Benefits of VMware Tools for Autoconfiguration

  • Execute VMware-provided or user configured scripts in guest OS during various power operations.

  • Collect network, disk, and memory usage information from the guest periodically.

  • Generate heartbeat from guests to hosts to determine guests' availability.

  • Enable Time synchronization between a host and guest

  • Allows File transfer between a host and guest

  • Provides improved memory management and network performance

  • Supports general mechanisms and protocols for communication between host and guests and from guest to guest

  • Allows you to customize guest operating systems immediately after powering on virtual machines.

Provision VMware Tools for Autoconfiguration

There are 3 methods to make VMware tools support setting key-value are:

  • Set the VM options of parameter machine ID for each key.

  • Set vApp options of OVF property for each key.

  • Edit the *.ova package file to add the property for each key.

Use one of the methods to set the key-value.

If you want to change any VM parameters, use the VMware GUI. When VMWare hypervisor powers on the VM instance, open VMTool source code provides the functionality for the VM instance to query parameters from the hypervisor.

To set the VM options of parameter machine ID for settings keys:

  1. On the VMware ESXi vCenter server, access the VM on vSphere Web client (FLEX or HTML5), go to Edit Virtual Machine Setting ->VM Options->Advanced, and then on the Configuration Parameters tab, click Edit Configuration.
  2. On the Configuration Parameters page, add a new parameter with Name and Value for each key.
    Note:

    For fxp0 IP address configuration, you can configure a key-value pair with a set of IP address or gateway, a set of DHCP address or DHCP server, or both.

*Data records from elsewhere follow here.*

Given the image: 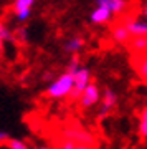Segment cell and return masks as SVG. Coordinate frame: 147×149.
<instances>
[{
    "label": "cell",
    "instance_id": "cell-1",
    "mask_svg": "<svg viewBox=\"0 0 147 149\" xmlns=\"http://www.w3.org/2000/svg\"><path fill=\"white\" fill-rule=\"evenodd\" d=\"M73 86H74V76L69 71H64L63 74H60L56 80H53L50 83L45 95L48 98H53V100H61V98H66V96L71 95Z\"/></svg>",
    "mask_w": 147,
    "mask_h": 149
},
{
    "label": "cell",
    "instance_id": "cell-2",
    "mask_svg": "<svg viewBox=\"0 0 147 149\" xmlns=\"http://www.w3.org/2000/svg\"><path fill=\"white\" fill-rule=\"evenodd\" d=\"M73 76H74V86H73V91H71L69 98L76 101V100L81 98L83 91L89 86V83H91V73H89V70H88V68L81 66V68L73 74Z\"/></svg>",
    "mask_w": 147,
    "mask_h": 149
},
{
    "label": "cell",
    "instance_id": "cell-3",
    "mask_svg": "<svg viewBox=\"0 0 147 149\" xmlns=\"http://www.w3.org/2000/svg\"><path fill=\"white\" fill-rule=\"evenodd\" d=\"M64 139H69L73 141L74 144H88V146H94V138L93 134L84 131L83 128L79 126H66L63 129Z\"/></svg>",
    "mask_w": 147,
    "mask_h": 149
},
{
    "label": "cell",
    "instance_id": "cell-4",
    "mask_svg": "<svg viewBox=\"0 0 147 149\" xmlns=\"http://www.w3.org/2000/svg\"><path fill=\"white\" fill-rule=\"evenodd\" d=\"M101 98H103V95H101L98 85L96 83H89V86L83 91V95H81V98H79L78 101L81 104V108L88 109V108H93L98 103H101Z\"/></svg>",
    "mask_w": 147,
    "mask_h": 149
},
{
    "label": "cell",
    "instance_id": "cell-5",
    "mask_svg": "<svg viewBox=\"0 0 147 149\" xmlns=\"http://www.w3.org/2000/svg\"><path fill=\"white\" fill-rule=\"evenodd\" d=\"M126 28L132 38L147 37V17H136L126 22Z\"/></svg>",
    "mask_w": 147,
    "mask_h": 149
},
{
    "label": "cell",
    "instance_id": "cell-6",
    "mask_svg": "<svg viewBox=\"0 0 147 149\" xmlns=\"http://www.w3.org/2000/svg\"><path fill=\"white\" fill-rule=\"evenodd\" d=\"M35 0H15L13 2V13L18 22H25L32 13Z\"/></svg>",
    "mask_w": 147,
    "mask_h": 149
},
{
    "label": "cell",
    "instance_id": "cell-7",
    "mask_svg": "<svg viewBox=\"0 0 147 149\" xmlns=\"http://www.w3.org/2000/svg\"><path fill=\"white\" fill-rule=\"evenodd\" d=\"M89 18H91L93 23H96V25H104V23H107V22L112 18V12H111L109 8H106V7L96 5V8L91 12Z\"/></svg>",
    "mask_w": 147,
    "mask_h": 149
},
{
    "label": "cell",
    "instance_id": "cell-8",
    "mask_svg": "<svg viewBox=\"0 0 147 149\" xmlns=\"http://www.w3.org/2000/svg\"><path fill=\"white\" fill-rule=\"evenodd\" d=\"M116 103H117V96H116V93L112 90H104V93H103V98H101V111L99 114L101 116H104L106 113H109L112 108L116 106Z\"/></svg>",
    "mask_w": 147,
    "mask_h": 149
},
{
    "label": "cell",
    "instance_id": "cell-9",
    "mask_svg": "<svg viewBox=\"0 0 147 149\" xmlns=\"http://www.w3.org/2000/svg\"><path fill=\"white\" fill-rule=\"evenodd\" d=\"M94 2H96V5L109 8L112 13H122L126 10V5H127L126 0H94Z\"/></svg>",
    "mask_w": 147,
    "mask_h": 149
},
{
    "label": "cell",
    "instance_id": "cell-10",
    "mask_svg": "<svg viewBox=\"0 0 147 149\" xmlns=\"http://www.w3.org/2000/svg\"><path fill=\"white\" fill-rule=\"evenodd\" d=\"M111 33H112L114 42H117V43H127L129 38H131V35H129V32H127V28H126V23H117V25H114Z\"/></svg>",
    "mask_w": 147,
    "mask_h": 149
},
{
    "label": "cell",
    "instance_id": "cell-11",
    "mask_svg": "<svg viewBox=\"0 0 147 149\" xmlns=\"http://www.w3.org/2000/svg\"><path fill=\"white\" fill-rule=\"evenodd\" d=\"M83 45H84V40L81 37H73L64 43V52H68V53H78L79 50L83 48Z\"/></svg>",
    "mask_w": 147,
    "mask_h": 149
},
{
    "label": "cell",
    "instance_id": "cell-12",
    "mask_svg": "<svg viewBox=\"0 0 147 149\" xmlns=\"http://www.w3.org/2000/svg\"><path fill=\"white\" fill-rule=\"evenodd\" d=\"M131 50L137 53H147V37H137L131 40Z\"/></svg>",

    When dhcp=yes, and both IP address and dhcp-server is configured, then dhcp-server takes higher prority.

    When dhcp=no, or dhcp is not configured, then even if both IP address and dhcp-server are set, then IP address takes higher prority.
    Figure 1: OVF Property Settings OVF Property Settings

    Example: OVF Setting

    • hostname: vSRX3.0-VMTOOL-Test

    • ipaddr=10.159.16.221/22

    • gateway= 10.159.16.2

    • dhcp-server = 10.159.16.1

    • dhcp=yes

    Note:

    When deploy the VM with OVF setting, if you want to manually enter and provide the key-values at VMWare GUI, then providing one of IP address and dhcp server is enough.

    But, for packaging OVF settings, providing all five key-vlaue pairs is better as you don’t need to enter the five keys, and only need to modify the value.

    Check the vSRX Virtual Firewall 3.0 login prompt for root ID without password and check the loaded configuration for the following:

    • set system host-name vSRX3.0-VMTool-Test

    • set interfaces fxp0 unit 0 family inet dhcp server-address 10.159.16.1

  3. Add the parameter by selecting Add and then click OK.
  4. Verify the configurations by validating the configurations on the instance, verify the configuration of fxp0 and default routes using the show interfaces terse fxp0 command, or by checking the log files at /var/log/setup_config.log. Log files at /var/log/setup_config.log provide you the debugging messages, any syntax error, IP validation, the CLI configuration, and so on.

To set the vApp options of OVF property for each key:

  1. On the VMware ESXi vCenter server, access the VM on vSphere Web client (FLEX), go to Edit Virtual Machine Setting ->vApp Options->OVF setting, and under OVF environment transparent tab , select VMWare Tools.

  2. Go to Edit Virtual Machine Setting->vApp Options->Properties and edit each key value.

  3. To verify the configuration login and power-on for the first time as root and without password, verify the fxp0 and DHCP bindings or check the log files at /var/log/vmware_ovf.info and /var/log/setup_config.log.

To edit the OVF package file instructions:

  1. Untar the *.ova. in the *.ova file. There are three files: *.ovf,*.mf, and *.vmdk.

  2. Edit the *.ovf file to add some property for each key value under the production section.

  3. To verify the configuration, deploy the vSRX Virtual Firewall 3.0 from vCenter server Web client and check the properties set for each key value or check the log files at /var/log/vmware_ovf.info and /var/log/setup_config.log.